_Work required_. Please copy all of the entries exactly, but drop every picture.

BEGIN

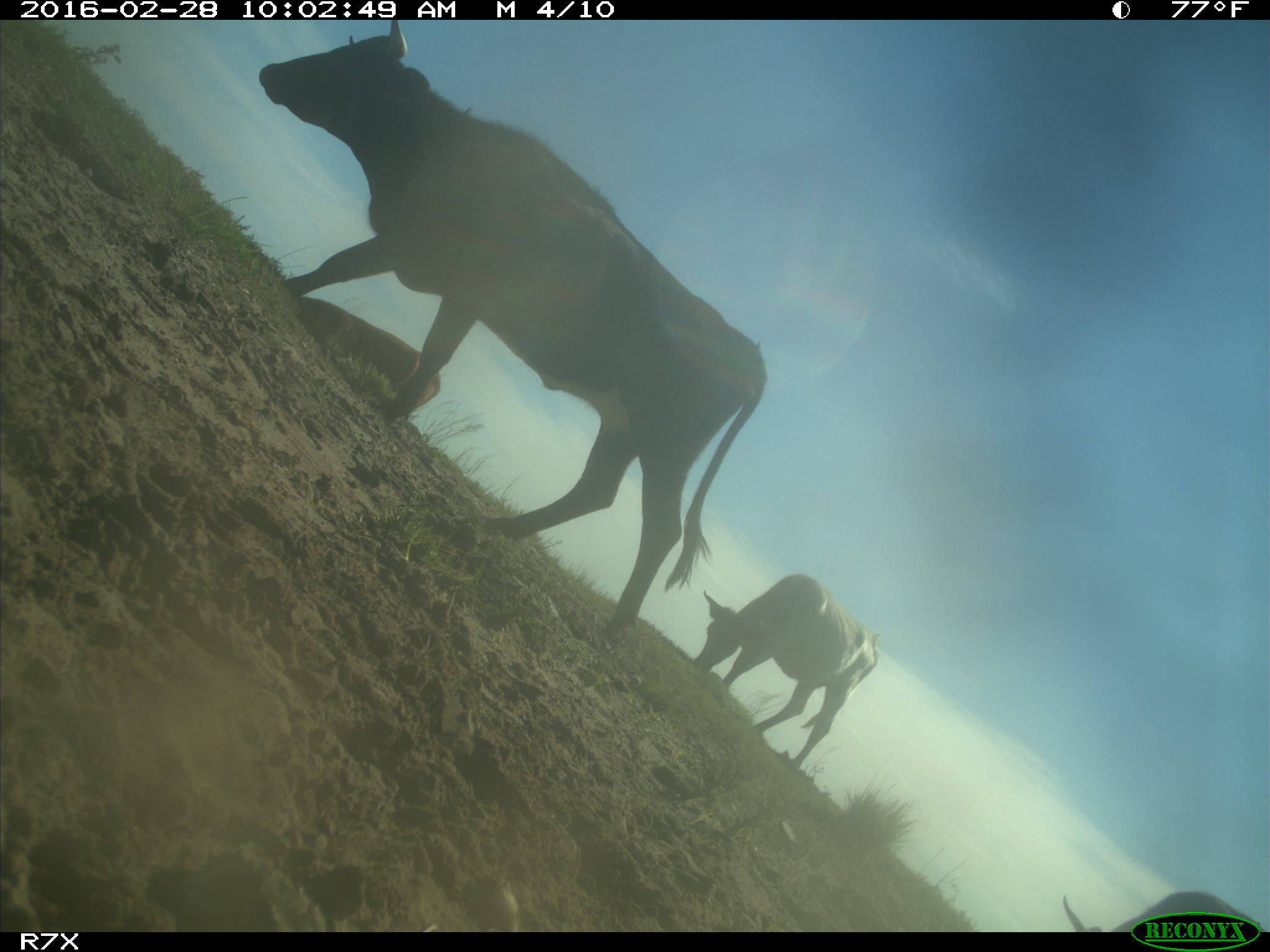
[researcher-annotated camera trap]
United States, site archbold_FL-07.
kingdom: Animalia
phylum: Chordata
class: Mammalia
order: Artiodactyla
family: Bovidae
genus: Bos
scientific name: Bos taurus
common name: domestic cow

END

_Problem solution_.
[researcher-annotated camera trap]
United States, site archbold_FL-07.
kingdom: Animalia
phylum: Chordata
class: Mammalia
order: Artiodactyla
family: Bovidae
genus: Bos
scientific name: Bos taurus
common name: domestic cow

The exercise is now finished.